I am upset by this way of thinking because these are human beings who must interact with other human beings. If they ever have to interact with someone who has been raped, the thought that they would express these sentiments to them is terrifying. Providing support to someone who has been raped or sexually assaulted is already fraught with so many well intentioned mistakes, pits, falls and tensions. The least we can do is make sure that our attitude is at least one of compassion. To act like they are likely faking it because they didn’t react in the stereotypical way would only serve to re-traumatise them. If someone had made me feel that I imagined the whole carjacking experience, it would have taken longer than 8 months for me to recover. God forbid I ever get raped, but I can’t even BEGIN to imagine if my friend, sister or cousin acted like I don’t know what I’m talking about when I tell her that I was raped, just because I didn’t scream.

I have been told that these are just their opinions and bla bla bla. ‘Everyone has their own opinion’ is irresponsible thinking. Opinions are a dime a dozen. They matter. They matter a lot and I will never fight that, but they are not the be-all-end-all. Human beings are made a certain way. Those are facts that are known. The law says certain things about rape. Those are also known facts. The statistics about rape are known facts. Opinions about known facts are neither here nor there.

A lot of people seem very bent on us not calling it a rape but what concerns me is that the way people are reacting even to a ‘possible’ or ‘alleged’ rape is WRONG. Some made jokes. Some even claimed that we should just let people have fun on social media. Some congratulated this ‘Mollis’. The writer of the article that got pulled down applauded him for making an audio recording because a video would have been more damning. (Which means there would presumably have been something incriminating in the first place. That writer has serious problems.) Some came up with justifications and then there are always the ones who blame the victim. Many laughed and shared memes on it and it was horrifying.

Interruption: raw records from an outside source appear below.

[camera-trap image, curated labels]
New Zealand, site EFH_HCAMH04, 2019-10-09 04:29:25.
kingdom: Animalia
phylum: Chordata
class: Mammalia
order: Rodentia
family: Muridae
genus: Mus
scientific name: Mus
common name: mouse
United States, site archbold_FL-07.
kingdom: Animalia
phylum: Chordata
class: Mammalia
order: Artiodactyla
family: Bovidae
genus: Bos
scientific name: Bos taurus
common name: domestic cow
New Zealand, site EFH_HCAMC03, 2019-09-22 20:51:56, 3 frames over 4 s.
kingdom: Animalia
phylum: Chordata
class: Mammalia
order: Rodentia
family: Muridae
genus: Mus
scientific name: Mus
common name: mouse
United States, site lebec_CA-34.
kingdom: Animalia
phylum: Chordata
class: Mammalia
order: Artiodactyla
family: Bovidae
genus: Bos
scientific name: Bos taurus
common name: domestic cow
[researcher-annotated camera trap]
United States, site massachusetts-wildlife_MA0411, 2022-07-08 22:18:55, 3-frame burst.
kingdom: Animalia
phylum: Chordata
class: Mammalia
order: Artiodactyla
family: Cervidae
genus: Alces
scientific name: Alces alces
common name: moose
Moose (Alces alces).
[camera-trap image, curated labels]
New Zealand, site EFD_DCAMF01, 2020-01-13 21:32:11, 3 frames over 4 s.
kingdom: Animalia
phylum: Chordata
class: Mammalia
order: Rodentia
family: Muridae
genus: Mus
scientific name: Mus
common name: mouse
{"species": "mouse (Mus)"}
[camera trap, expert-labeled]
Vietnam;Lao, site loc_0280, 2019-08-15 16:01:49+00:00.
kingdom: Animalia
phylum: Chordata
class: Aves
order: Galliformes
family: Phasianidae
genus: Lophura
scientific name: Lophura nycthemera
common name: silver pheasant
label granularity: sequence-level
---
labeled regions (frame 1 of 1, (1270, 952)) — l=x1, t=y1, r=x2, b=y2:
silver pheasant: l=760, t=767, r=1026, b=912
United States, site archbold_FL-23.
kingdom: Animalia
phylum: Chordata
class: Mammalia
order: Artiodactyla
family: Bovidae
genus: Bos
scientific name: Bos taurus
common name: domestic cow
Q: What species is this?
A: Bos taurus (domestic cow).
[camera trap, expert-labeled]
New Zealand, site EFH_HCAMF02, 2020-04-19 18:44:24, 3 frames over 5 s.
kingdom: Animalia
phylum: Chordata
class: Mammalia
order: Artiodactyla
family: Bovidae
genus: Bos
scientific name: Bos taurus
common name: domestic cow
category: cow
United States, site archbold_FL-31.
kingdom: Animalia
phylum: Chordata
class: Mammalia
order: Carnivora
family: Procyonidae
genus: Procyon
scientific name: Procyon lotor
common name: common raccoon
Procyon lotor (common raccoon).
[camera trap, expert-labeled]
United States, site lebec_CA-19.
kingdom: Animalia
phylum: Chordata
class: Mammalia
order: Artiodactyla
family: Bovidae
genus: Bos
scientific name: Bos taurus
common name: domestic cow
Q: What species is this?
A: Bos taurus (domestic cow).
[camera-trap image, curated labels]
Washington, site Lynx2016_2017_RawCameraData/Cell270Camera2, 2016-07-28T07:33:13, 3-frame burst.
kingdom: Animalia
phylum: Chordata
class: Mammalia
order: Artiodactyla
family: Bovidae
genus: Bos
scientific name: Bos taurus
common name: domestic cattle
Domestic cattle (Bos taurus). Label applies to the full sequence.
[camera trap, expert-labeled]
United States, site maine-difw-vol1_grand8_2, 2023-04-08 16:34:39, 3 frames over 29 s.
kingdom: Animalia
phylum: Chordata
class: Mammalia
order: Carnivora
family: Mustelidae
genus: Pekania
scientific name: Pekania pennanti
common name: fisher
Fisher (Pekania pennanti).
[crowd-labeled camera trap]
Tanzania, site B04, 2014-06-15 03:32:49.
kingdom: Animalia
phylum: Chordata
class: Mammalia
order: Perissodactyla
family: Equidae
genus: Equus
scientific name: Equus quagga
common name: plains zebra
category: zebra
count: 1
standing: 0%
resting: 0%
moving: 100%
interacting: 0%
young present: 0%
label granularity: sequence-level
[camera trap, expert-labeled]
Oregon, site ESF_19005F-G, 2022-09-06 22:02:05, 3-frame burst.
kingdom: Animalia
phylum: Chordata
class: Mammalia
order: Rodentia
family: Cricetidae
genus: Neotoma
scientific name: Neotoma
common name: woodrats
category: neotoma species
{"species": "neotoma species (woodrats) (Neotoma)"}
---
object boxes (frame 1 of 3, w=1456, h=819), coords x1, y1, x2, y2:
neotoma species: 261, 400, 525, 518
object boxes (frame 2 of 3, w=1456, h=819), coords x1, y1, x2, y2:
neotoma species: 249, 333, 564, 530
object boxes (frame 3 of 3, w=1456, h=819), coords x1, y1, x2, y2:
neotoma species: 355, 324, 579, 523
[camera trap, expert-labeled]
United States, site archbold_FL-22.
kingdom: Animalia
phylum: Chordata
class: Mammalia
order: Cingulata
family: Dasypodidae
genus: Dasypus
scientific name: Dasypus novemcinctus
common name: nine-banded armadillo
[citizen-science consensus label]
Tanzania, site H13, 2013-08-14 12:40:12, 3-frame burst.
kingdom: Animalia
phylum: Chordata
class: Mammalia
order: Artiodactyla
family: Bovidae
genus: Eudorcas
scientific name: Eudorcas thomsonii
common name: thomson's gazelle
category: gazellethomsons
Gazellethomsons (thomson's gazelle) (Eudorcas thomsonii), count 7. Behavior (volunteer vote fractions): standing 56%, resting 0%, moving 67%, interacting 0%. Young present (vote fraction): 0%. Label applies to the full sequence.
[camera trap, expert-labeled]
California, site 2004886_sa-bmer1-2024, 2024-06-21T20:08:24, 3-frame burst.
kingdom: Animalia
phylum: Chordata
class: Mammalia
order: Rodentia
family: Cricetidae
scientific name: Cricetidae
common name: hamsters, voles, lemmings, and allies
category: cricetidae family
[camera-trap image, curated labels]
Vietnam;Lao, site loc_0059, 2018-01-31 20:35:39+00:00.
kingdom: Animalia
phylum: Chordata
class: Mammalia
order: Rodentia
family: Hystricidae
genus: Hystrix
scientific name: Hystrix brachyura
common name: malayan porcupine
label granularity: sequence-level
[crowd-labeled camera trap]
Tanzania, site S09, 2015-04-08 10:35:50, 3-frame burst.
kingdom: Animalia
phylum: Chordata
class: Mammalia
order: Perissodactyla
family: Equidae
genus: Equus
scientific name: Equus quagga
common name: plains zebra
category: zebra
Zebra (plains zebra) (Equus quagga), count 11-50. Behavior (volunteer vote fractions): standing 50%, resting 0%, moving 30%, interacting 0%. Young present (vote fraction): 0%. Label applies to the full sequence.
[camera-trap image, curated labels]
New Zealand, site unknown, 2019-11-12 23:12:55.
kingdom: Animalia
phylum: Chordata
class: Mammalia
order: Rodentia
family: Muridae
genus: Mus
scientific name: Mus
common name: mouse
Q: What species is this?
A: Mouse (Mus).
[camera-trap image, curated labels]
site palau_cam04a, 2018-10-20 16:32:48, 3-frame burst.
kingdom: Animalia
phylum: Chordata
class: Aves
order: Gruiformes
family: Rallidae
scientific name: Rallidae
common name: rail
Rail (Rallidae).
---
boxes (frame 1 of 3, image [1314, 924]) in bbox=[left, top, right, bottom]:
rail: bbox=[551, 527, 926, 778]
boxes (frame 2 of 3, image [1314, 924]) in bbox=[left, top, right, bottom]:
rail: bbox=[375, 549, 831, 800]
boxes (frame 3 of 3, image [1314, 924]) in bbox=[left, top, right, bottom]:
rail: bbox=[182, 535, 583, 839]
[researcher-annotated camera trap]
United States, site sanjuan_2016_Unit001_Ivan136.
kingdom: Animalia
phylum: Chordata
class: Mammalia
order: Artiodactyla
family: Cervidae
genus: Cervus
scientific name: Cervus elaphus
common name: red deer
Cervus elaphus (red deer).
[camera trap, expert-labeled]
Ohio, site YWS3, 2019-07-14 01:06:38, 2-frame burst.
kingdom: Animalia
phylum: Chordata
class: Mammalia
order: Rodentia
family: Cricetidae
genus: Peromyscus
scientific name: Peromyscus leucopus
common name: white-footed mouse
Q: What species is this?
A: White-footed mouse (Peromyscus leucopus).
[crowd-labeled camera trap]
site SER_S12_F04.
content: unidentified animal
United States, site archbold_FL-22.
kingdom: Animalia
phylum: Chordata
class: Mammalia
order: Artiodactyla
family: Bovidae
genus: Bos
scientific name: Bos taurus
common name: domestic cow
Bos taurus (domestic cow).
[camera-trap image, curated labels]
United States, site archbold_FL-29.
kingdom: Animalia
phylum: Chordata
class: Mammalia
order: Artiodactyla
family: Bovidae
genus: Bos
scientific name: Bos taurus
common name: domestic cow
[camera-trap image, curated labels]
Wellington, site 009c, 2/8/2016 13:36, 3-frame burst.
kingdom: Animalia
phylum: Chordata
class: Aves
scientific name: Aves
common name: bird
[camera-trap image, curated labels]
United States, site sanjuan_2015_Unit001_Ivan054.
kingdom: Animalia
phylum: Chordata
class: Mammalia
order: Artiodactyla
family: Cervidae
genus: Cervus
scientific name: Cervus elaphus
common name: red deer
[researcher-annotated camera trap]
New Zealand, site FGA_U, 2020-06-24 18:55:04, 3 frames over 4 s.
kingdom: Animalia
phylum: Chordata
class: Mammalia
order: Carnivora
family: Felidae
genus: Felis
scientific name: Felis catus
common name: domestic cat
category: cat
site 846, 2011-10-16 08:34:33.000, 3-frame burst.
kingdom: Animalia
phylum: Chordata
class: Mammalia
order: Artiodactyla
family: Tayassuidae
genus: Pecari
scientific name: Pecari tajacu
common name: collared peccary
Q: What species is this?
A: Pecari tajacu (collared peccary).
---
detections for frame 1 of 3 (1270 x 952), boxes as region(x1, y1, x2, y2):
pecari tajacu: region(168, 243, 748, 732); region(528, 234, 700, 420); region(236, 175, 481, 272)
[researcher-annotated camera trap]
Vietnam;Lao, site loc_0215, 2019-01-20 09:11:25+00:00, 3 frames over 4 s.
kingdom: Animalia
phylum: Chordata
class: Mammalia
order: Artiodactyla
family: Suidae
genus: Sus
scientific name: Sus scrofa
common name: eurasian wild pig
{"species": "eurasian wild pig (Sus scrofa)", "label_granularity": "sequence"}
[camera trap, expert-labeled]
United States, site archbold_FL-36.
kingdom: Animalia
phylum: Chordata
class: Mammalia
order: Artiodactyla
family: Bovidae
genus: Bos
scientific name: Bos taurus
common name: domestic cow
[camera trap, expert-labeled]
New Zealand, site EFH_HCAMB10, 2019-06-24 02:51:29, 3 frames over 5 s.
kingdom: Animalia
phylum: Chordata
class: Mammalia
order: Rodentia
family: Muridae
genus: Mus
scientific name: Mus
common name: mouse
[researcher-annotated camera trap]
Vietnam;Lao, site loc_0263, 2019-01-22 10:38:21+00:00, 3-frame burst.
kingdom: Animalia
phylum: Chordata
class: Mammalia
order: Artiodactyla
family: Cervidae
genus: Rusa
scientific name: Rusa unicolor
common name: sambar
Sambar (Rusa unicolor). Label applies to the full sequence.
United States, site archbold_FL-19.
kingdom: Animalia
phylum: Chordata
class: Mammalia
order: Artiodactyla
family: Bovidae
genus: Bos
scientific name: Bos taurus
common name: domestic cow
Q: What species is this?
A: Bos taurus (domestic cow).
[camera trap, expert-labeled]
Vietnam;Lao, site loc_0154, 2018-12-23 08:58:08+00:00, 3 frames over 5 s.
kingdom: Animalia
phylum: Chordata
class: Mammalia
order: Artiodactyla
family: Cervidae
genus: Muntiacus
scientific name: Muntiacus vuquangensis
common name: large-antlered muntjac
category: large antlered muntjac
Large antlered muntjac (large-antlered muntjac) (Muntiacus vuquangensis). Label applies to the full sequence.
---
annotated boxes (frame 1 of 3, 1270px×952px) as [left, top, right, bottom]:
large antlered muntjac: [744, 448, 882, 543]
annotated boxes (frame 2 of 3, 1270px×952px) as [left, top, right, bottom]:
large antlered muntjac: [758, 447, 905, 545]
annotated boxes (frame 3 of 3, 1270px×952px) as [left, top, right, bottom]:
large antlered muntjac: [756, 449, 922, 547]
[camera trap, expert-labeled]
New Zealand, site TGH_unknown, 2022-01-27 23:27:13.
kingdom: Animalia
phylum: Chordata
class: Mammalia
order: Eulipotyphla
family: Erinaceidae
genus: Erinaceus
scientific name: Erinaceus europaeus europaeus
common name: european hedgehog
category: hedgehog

(Side note – I thank the Lord for my friends because unlike other people’s experiences, I never had even one person send that clip to me on whatsapp, and no one posted jokes or memes about it. Thank you Lord for my friends. From the bottom of my heart.)

Like I said earlier though, rape is only caused by rapists. You can be drunk or sober, scantily dressed, nude or fully covered, at home or out partying, attractive or unattractive, slim or fat, short or tall, a child, a woman or a geriatric, aggressive or easy going, a man or a woman (Yes, even men get raped. Educate yourself.) walking or in a car, having fun or working, with a stranger, friend, family member, boyfriend or husband, outgoing or introverted and so many other things, and someone could still rape you. The worst thing is that statistically, it is most likely someone you know and maybe even trust.

As soon as it was likely a rape, our obligation was to react with compassion and to pursue justice. Justice in this case also covers the likelihood that it may not have been rape. The simple truth is though, AS SOON AS IT IS POSSIBLY rape, we cannot make such statements and express such attitudes and if we do, then they must be addressed.

It is inhuman to require that our own doubts about a rape be satisfied before we can give it any kind of seriousness or hold a perpetrator to answer for it. It is inhuman that we can even think to demand to witness the suffering ourselves before we can stand with the victims. As the person who made the post I agreed with said “In cases of sexual assault and rape, there should be no memes or fun. It negates the gravity of it all.”

In the grand scheme of things, humanity is our biggest responsibility. We all have an obligation to continually improve ourselves and we should always have a willingness to interrogate our own beliefs. Opinions, changeable as they are, should also be interrogated and explored. I personally believe that it is a great mark of maturity to always question oneself when confronted with differing views and pursue higher, better and more compassionate ways of thinking.

I’m asking everyone to educate themselves on rape, consent, sexual assault and to ruthlessly interrogate the attitudes and beliefs we each have about these things. There are countless resources on the internet these days that anybody can use to educate themselves about darn near everything.